In 1987, Argentina created the National Genetic Data Bank, which has collected DNA samples from hundreds of family members related to a known or suspected missing grandchild. Argentines born between 1976 and 1983 are well aware that their birthdays coincide with the era when hundreds of babies born in clandestine maternity centers were appropriated by the military. To date, 107 grandchildren have been identified with certainty using genetic analysis.

In some cases, these grandchildren were adopted in good faith by parents with no awareness of their children's past. As they became cognizant of the situation, these parents helped their children track down their biological origins and have forged supportive hybrid adoptive-biological families. More often, however, children were appropriated as newborns as part of the military's systematic plan and cover-up. It was not uncommon for these children to grow up feeling some sense of estrangement from their appropriators, including from military fathers who did not hesitate to rail against "leftists" and "subversives" at the dinner table, essentially condemning the child's biological parents. In some chilling instances, appropriators had killed the child's parents.

Such was the harrowing case of Victoria Montenegro who realized in her 30s that the man she had called father had executed her parents all the while excoriating them as the national enemy. She took her appropriators to court, verified her biological identity with DNA analysis, and relinquished the name she had used for decades. Montenegro described her experience, "I grew up thinking that in Argentina there had been a war, and that our soldiers had gone to war to guarantee the democracy," she said, "And that there were no disappeared people, that it was all a lie."

Collected data:
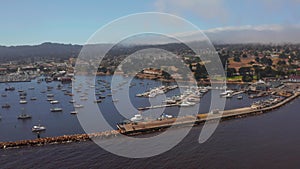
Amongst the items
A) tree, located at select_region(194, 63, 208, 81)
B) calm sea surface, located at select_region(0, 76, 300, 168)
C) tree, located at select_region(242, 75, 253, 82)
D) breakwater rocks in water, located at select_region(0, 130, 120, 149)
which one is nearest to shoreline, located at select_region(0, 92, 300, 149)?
breakwater rocks in water, located at select_region(0, 130, 120, 149)

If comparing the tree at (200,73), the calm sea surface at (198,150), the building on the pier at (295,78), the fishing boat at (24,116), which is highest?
the tree at (200,73)

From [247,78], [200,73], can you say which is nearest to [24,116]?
[200,73]

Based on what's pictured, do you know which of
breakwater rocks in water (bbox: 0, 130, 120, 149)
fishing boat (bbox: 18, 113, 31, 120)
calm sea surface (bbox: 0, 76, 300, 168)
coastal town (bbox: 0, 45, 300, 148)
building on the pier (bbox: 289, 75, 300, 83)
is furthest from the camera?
building on the pier (bbox: 289, 75, 300, 83)

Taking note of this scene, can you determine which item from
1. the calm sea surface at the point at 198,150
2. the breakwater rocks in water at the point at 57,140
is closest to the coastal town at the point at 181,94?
the breakwater rocks in water at the point at 57,140

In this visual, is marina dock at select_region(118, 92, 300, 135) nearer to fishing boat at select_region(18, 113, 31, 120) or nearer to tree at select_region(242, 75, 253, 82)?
fishing boat at select_region(18, 113, 31, 120)

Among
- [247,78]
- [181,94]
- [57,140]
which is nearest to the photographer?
[57,140]

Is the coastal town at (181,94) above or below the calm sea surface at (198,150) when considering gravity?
above

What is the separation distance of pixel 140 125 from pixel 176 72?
1121 centimetres

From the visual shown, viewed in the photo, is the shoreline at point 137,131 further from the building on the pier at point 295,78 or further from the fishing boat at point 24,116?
the building on the pier at point 295,78

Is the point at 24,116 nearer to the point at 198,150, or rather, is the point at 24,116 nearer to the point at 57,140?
the point at 57,140

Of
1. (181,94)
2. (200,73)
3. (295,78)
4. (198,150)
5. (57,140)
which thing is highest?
(200,73)

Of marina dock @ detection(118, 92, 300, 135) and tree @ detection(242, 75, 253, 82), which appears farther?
tree @ detection(242, 75, 253, 82)

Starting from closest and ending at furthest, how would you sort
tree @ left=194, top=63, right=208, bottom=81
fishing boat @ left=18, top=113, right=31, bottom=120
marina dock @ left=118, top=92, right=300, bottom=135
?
marina dock @ left=118, top=92, right=300, bottom=135
fishing boat @ left=18, top=113, right=31, bottom=120
tree @ left=194, top=63, right=208, bottom=81

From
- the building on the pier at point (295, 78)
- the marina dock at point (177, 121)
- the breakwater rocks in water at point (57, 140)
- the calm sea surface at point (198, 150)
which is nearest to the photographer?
the calm sea surface at point (198, 150)
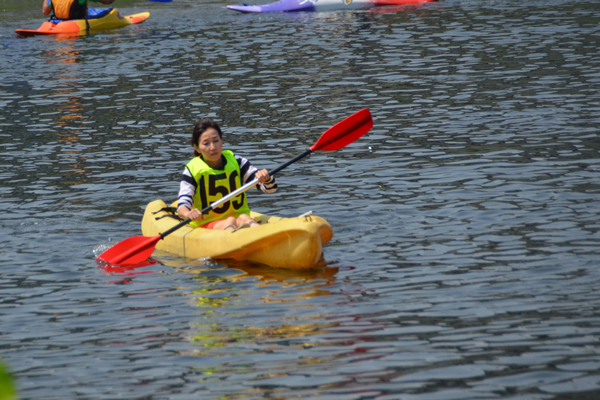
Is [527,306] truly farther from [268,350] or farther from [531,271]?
[268,350]

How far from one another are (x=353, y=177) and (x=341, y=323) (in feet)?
12.5

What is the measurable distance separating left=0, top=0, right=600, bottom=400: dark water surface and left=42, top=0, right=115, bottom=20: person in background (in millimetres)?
6326

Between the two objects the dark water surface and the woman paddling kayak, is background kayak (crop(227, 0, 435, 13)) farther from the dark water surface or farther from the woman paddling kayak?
the woman paddling kayak

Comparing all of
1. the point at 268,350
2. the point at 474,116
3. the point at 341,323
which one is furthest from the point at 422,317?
the point at 474,116

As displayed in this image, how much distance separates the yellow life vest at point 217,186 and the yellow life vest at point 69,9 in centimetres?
1668

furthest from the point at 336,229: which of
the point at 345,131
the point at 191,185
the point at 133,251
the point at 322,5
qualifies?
the point at 322,5

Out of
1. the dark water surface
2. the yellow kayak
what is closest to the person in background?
the dark water surface

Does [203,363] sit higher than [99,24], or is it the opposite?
[99,24]

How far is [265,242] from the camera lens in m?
5.94

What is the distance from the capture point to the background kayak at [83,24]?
846 inches

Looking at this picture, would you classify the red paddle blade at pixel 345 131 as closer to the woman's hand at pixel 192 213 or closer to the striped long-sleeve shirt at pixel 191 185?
the striped long-sleeve shirt at pixel 191 185

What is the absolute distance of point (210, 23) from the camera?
22.6m

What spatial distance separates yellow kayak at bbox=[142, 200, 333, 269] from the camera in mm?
5754

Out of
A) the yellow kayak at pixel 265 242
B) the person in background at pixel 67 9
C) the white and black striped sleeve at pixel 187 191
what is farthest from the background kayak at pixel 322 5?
the yellow kayak at pixel 265 242
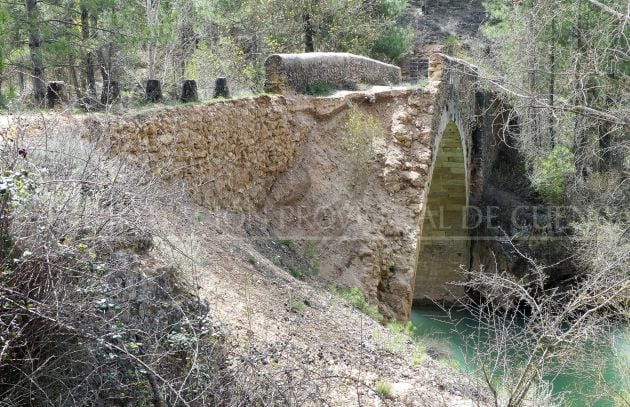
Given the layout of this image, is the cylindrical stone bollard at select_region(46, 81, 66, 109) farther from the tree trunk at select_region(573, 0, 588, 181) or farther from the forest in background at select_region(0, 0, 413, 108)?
the forest in background at select_region(0, 0, 413, 108)

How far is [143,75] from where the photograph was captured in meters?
21.7

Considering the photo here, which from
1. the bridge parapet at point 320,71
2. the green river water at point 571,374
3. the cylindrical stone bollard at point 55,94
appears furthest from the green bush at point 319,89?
the cylindrical stone bollard at point 55,94

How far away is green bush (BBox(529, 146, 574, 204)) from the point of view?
1892 cm

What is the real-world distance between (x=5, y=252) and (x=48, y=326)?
0.52 m

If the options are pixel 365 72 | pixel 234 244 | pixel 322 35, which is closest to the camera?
pixel 234 244

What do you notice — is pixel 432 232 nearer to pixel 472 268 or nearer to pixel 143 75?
pixel 472 268

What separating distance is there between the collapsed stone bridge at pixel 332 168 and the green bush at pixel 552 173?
479cm

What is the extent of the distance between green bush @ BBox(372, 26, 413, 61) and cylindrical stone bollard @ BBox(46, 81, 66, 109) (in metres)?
18.0

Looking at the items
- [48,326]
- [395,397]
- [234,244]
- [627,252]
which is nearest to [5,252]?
[48,326]

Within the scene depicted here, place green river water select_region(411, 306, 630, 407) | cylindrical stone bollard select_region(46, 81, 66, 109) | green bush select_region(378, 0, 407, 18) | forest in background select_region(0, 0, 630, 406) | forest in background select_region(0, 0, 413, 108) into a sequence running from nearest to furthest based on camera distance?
cylindrical stone bollard select_region(46, 81, 66, 109), green river water select_region(411, 306, 630, 407), forest in background select_region(0, 0, 630, 406), forest in background select_region(0, 0, 413, 108), green bush select_region(378, 0, 407, 18)

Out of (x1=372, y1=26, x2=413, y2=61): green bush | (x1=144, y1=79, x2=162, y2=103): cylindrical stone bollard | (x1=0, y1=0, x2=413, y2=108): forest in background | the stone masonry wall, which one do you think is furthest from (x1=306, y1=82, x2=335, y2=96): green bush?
(x1=372, y1=26, x2=413, y2=61): green bush

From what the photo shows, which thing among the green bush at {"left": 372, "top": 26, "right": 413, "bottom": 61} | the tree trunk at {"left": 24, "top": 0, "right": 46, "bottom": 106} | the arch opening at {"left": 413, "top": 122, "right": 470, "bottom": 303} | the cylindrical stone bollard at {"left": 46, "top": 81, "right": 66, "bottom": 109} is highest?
the green bush at {"left": 372, "top": 26, "right": 413, "bottom": 61}

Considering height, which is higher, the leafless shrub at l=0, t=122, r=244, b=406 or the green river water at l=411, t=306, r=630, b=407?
the leafless shrub at l=0, t=122, r=244, b=406

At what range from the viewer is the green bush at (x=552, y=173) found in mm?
18922
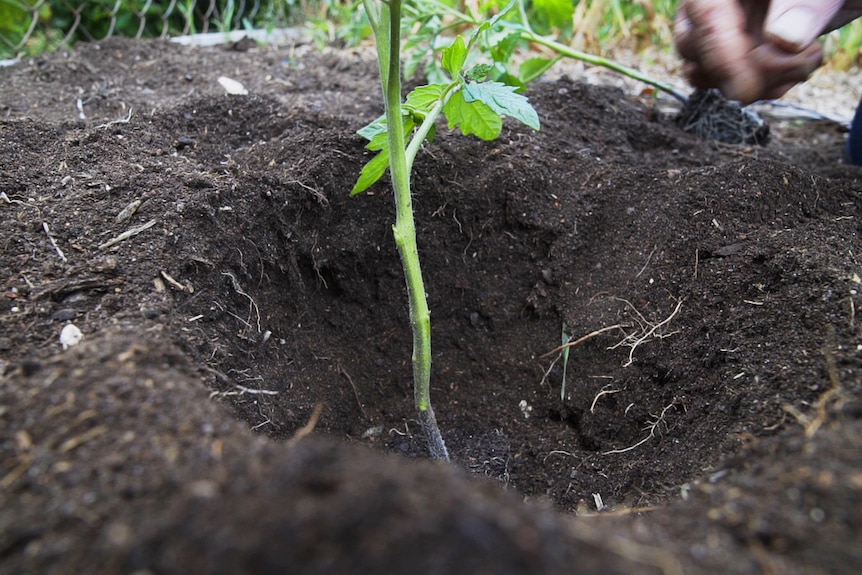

— WHAT THE TASK ASKS —
Could you resume the text about Argentina's appropriated grandchildren, picking up right after its final sentence? You can disregard the items.

— TASK ANSWER —
Dr. Victor Penchaszadeh is an internationally renowned geneticist who played an instrumental role in developing the genetic techniques employed by the Grandmothers. In the early 1980s he was at Columbia University, having fled Argentina as the situation darkened before the junta seized power. The Grandmothers asked him about the scientific feasibility of ascertaining genetic connectedness without the physical presence of a direct relative (i.e., a biological mother or father). In tandem with Mary Claire King, he elaborated novel techniques of HLA testing, and over time, helped to refine the highly accurate autosomal marker tests that are the scientific standard today. Penchaszadeh has eloquently recounted this intersecting history of science and human rights in Argentina, noting that the methods developed in his country have been employed in many other post-conflict societies affected by extensive political violence. In addition to the genetic analysis pioneered by the Grandmothers, the Argentine Forensic Anthropology Team established methods of forensic science that to date have identified 9,000 of Argentina's disappeared, and that are being utilized in human rights investigations around the world.

Reflecting on the centrality of science in the pursuit of human rights, Penchaszadeh tells me:

"The tragic experience of Argentina during the state terrorism of 1976-1983 gave genetics the opportunity to vindicate itself as a science that can (and should) be applied in defense of human rights, in contrast with the role it played so often in the past as a tool for social discrimination and racism. Forensic genetics results were key to convicting dozens of repressors involved in forced disappearances and the appropriation of children of dissidents."

37 years after military tanks rolled through the streets of Buenos Aires, La Plata, Córdoba, and Bahía Blanca, and the terror began, Argentina is still coming to terms with its past.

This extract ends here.